> [Data excerpts]:
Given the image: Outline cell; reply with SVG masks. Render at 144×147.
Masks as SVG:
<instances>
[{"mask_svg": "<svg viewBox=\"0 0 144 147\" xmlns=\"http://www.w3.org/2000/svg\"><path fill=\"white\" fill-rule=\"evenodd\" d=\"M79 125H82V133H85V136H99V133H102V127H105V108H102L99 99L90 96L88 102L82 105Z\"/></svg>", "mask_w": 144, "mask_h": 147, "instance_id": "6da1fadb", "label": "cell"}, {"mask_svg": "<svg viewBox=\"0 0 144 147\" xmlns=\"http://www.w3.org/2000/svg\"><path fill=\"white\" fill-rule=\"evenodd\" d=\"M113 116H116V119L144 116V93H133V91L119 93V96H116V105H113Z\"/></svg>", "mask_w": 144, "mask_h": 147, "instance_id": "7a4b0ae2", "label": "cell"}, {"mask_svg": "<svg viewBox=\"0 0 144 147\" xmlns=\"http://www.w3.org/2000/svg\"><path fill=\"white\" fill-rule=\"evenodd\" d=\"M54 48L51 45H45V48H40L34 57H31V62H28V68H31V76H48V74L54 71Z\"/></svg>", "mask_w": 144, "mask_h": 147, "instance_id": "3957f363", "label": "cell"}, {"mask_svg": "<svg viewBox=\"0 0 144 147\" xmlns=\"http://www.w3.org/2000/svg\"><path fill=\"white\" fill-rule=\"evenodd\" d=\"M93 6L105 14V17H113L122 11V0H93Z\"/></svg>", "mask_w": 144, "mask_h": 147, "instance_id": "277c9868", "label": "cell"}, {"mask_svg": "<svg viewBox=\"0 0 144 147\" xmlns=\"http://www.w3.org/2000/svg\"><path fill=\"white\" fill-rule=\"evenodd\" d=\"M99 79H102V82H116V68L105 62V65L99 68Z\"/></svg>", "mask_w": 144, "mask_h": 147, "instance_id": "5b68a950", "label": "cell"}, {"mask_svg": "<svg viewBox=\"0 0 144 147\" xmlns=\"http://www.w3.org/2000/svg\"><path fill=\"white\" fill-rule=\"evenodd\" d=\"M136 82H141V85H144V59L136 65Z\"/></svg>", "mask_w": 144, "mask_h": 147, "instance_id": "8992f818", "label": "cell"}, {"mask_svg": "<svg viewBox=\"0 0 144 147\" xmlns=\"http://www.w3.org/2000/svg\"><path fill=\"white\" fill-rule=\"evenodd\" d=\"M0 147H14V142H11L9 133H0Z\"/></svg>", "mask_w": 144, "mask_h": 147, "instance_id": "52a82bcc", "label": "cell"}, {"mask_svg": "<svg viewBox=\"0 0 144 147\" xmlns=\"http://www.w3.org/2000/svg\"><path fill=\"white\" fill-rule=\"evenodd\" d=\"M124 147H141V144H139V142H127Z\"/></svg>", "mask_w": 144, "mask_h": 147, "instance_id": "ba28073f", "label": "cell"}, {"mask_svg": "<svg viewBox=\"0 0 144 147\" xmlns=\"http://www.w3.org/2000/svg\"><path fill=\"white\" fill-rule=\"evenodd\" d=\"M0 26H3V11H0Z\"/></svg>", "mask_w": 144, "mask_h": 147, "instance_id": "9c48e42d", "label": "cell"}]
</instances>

> [Short task]: Recast the data above as a Markdown table with columns "n" for the row number and "Line" for the line, omitting blank lines.

> [Task result]:
| n | Line |
|---|---|
| 1 | Given the image: Outline cell; reply with SVG masks. Render at 144×147. |
| 2 | Masks as SVG: |
| 3 | <instances> |
| 4 | [{"mask_svg": "<svg viewBox=\"0 0 144 147\" xmlns=\"http://www.w3.org/2000/svg\"><path fill=\"white\" fill-rule=\"evenodd\" d=\"M79 125H82V133H85V136H99V133H102V127H105V108H102L99 99L90 96L88 102L82 105Z\"/></svg>", "mask_w": 144, "mask_h": 147, "instance_id": "6da1fadb", "label": "cell"}, {"mask_svg": "<svg viewBox=\"0 0 144 147\" xmlns=\"http://www.w3.org/2000/svg\"><path fill=\"white\" fill-rule=\"evenodd\" d=\"M113 116H116V119L144 116V93H133V91L119 93V96H116V105H113Z\"/></svg>", "mask_w": 144, "mask_h": 147, "instance_id": "7a4b0ae2", "label": "cell"}, {"mask_svg": "<svg viewBox=\"0 0 144 147\" xmlns=\"http://www.w3.org/2000/svg\"><path fill=\"white\" fill-rule=\"evenodd\" d=\"M54 48L51 45H45V48H40L34 57H31V62H28V68H31V76H48V74L54 71Z\"/></svg>", "mask_w": 144, "mask_h": 147, "instance_id": "3957f363", "label": "cell"}, {"mask_svg": "<svg viewBox=\"0 0 144 147\" xmlns=\"http://www.w3.org/2000/svg\"><path fill=\"white\" fill-rule=\"evenodd\" d=\"M93 6L105 14V17H113L122 11V0H93Z\"/></svg>", "mask_w": 144, "mask_h": 147, "instance_id": "277c9868", "label": "cell"}, {"mask_svg": "<svg viewBox=\"0 0 144 147\" xmlns=\"http://www.w3.org/2000/svg\"><path fill=\"white\" fill-rule=\"evenodd\" d=\"M99 79H102V82H116V68L105 62V65L99 68Z\"/></svg>", "mask_w": 144, "mask_h": 147, "instance_id": "5b68a950", "label": "cell"}, {"mask_svg": "<svg viewBox=\"0 0 144 147\" xmlns=\"http://www.w3.org/2000/svg\"><path fill=\"white\" fill-rule=\"evenodd\" d=\"M136 82H141V85H144V59L136 65Z\"/></svg>", "mask_w": 144, "mask_h": 147, "instance_id": "8992f818", "label": "cell"}, {"mask_svg": "<svg viewBox=\"0 0 144 147\" xmlns=\"http://www.w3.org/2000/svg\"><path fill=\"white\" fill-rule=\"evenodd\" d=\"M0 147H14V142H11L9 133H0Z\"/></svg>", "mask_w": 144, "mask_h": 147, "instance_id": "52a82bcc", "label": "cell"}, {"mask_svg": "<svg viewBox=\"0 0 144 147\" xmlns=\"http://www.w3.org/2000/svg\"><path fill=\"white\" fill-rule=\"evenodd\" d=\"M124 147H141V144H139V142H127Z\"/></svg>", "mask_w": 144, "mask_h": 147, "instance_id": "ba28073f", "label": "cell"}, {"mask_svg": "<svg viewBox=\"0 0 144 147\" xmlns=\"http://www.w3.org/2000/svg\"><path fill=\"white\" fill-rule=\"evenodd\" d=\"M0 26H3V11H0Z\"/></svg>", "mask_w": 144, "mask_h": 147, "instance_id": "9c48e42d", "label": "cell"}] |
| 5 | </instances> |